Next, we employed wildland fire models to determine wildland fire suppression costs per acre in order to predict changes in wildland fire suppression costs. Using FlamMap via the ArcFuels extension in conjunction with ArcGIS, we selected the factors of “flame length,” “crown fire activity,” and “burn probability” to categorize the
potential of severe wildfire across the landscape. We then established a baseline analysis with the fire models to show how the restoration treatments affected fire behavior on the treated landscape. Since the restoration treatments produced reductions in wildland fire probability and/or wildland fire severity potential, we were then able to estimate the changes in wildland fire suppression costs. Comparing the expected reduction in wildfire suppression costs with treatment costs will provide a metric for the cost-benefit analysis of treatment costs to avoided wildland fire suppression costs for a given NVC level.
Our initial study area for modeling fire behavior is a portion of the Coconino National Forest, which is south/ southeast of the City of Flagstaff, Arizona and is designated as restoration unit 1 (RU1) as part of the CFLRP-funded Four Forest Restoration Initiative Project, or 4FRI (Figure 1).

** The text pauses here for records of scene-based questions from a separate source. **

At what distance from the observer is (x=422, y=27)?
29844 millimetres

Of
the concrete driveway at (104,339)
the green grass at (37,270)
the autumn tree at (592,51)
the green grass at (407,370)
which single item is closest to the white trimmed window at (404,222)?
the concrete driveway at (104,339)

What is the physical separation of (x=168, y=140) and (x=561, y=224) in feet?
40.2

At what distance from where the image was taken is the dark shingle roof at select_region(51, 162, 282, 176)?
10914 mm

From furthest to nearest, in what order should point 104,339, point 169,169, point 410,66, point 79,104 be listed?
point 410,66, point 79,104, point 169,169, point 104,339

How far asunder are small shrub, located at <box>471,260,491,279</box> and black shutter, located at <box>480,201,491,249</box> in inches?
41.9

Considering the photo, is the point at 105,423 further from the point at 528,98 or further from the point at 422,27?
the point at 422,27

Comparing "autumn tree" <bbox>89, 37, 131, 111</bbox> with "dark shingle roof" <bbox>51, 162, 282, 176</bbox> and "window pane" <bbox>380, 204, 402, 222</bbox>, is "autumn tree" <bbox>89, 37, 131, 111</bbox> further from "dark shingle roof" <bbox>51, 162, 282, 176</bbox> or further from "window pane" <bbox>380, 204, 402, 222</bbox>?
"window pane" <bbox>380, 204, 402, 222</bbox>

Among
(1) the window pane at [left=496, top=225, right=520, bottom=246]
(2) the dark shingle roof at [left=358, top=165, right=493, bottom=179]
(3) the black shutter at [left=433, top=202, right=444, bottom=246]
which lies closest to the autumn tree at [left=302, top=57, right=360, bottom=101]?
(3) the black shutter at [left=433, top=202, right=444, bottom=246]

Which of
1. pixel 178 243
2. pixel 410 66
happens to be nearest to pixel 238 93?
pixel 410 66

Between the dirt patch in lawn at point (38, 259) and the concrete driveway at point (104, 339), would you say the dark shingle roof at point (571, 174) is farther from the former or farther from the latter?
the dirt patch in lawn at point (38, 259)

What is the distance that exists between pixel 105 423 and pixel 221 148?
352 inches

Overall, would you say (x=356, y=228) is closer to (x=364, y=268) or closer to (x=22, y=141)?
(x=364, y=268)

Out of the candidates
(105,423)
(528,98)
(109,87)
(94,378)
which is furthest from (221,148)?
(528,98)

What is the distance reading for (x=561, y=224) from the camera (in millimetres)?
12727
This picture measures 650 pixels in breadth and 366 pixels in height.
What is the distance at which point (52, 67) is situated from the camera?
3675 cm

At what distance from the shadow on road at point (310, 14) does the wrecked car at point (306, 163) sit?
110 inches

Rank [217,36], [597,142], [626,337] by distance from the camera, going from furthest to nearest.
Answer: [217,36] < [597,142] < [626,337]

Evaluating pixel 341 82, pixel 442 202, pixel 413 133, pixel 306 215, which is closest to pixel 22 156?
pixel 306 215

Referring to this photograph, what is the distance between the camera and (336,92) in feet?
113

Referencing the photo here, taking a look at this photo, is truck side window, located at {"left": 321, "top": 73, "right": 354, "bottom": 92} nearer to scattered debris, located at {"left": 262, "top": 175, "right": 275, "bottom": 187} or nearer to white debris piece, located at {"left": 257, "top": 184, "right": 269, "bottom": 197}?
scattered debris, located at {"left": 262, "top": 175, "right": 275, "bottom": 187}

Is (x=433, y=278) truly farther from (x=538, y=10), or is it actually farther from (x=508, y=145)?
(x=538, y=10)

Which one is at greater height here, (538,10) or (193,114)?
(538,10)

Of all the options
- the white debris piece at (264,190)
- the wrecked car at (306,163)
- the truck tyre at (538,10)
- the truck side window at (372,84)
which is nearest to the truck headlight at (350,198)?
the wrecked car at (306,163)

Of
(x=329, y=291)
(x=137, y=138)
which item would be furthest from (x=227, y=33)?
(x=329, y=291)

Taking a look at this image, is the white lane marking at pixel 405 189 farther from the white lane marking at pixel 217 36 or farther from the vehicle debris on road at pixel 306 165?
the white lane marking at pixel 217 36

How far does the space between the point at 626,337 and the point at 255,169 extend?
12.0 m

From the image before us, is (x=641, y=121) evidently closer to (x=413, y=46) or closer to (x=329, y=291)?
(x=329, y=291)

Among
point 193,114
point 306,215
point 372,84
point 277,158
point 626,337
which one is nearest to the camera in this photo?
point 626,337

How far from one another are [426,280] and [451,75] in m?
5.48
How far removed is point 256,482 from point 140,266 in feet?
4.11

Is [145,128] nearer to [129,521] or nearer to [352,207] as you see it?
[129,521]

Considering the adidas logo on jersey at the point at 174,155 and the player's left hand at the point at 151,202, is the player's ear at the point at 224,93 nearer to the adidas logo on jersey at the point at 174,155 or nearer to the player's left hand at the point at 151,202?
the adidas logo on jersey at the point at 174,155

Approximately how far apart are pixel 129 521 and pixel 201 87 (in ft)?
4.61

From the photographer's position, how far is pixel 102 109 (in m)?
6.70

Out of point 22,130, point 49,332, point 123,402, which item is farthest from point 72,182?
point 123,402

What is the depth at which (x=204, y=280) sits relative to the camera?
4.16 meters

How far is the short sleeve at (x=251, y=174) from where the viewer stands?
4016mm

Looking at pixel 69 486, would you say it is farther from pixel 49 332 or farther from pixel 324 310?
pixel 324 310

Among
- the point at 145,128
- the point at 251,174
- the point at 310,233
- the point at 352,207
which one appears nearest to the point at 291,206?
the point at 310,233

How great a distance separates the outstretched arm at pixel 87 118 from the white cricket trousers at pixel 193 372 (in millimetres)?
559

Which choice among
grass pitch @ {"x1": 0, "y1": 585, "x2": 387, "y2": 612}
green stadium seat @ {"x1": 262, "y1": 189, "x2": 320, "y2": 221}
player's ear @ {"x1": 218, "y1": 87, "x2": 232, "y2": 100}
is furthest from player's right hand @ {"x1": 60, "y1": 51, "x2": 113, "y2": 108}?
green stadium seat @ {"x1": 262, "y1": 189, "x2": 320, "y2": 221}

Current analysis of the landscape is limited strictly to reducing the costs of wildland fire suppression (C). We have not incorporated treatment costs into the calculation of C, because final costs of the proposed treatment are highly uncertain at this point depending on the rate of resulting biomass utilization from the 4FRI project. For example, past estimates of similar mechanical thinning operations in the area was $300–$433 per acre, but the current contractor proposed to pay the USFS up to $22 per acre for recovery of the materials. If fire suppression costs are to be mitigated, it seems appropriate to focus on the factors and treatments that relate to fires categorized as “large” in size or where the severe wildfire threat is greatest (Pollet and Omi 2002). We used the current conditions of the entire 4FRI landscape to create the landscape files (LCPs) for the fire modeling carried out in FlamMap, version 3 (Mary Lata and Neil McCuster, personal communication). The LCP consisted of a compilation of fuel model, canopy cover, height to live crown (canopy base height), canopy bulk density, slope, aspect, and elevation raster layers. The LCP was then cropped to focus on the 4FRI treatment area, RU1. Two files—a fuel moisture file and a wind file—were created to approximate environmental conditions. Each file was based on conditions observed during the Schultz Fire, which occurred under non-extreme fire conditions. The Schultz Fire burned more than 15,000 acres north of Flagstaff in 2010,
Figure 1. Study Area RU 1 within the 4FRI (Source: Four
Forest Restoration Initiative Draft Proposed Action Scoping
and we assumed the fire conditions for the Schulz Fire were conservative and would be present in the RU1 area during fire season. Wind speed and direction were also based on conditions during the Schultz Fire, that is, a 20-mph wind out of the southwest (Mary Lata, personal communication). We used the Scott/Reinhardt 2001 Crown Fire Calculation Method (Scott and Reinhardt 2001) to calculate flame length and crown fire activity outputs in FlamMap.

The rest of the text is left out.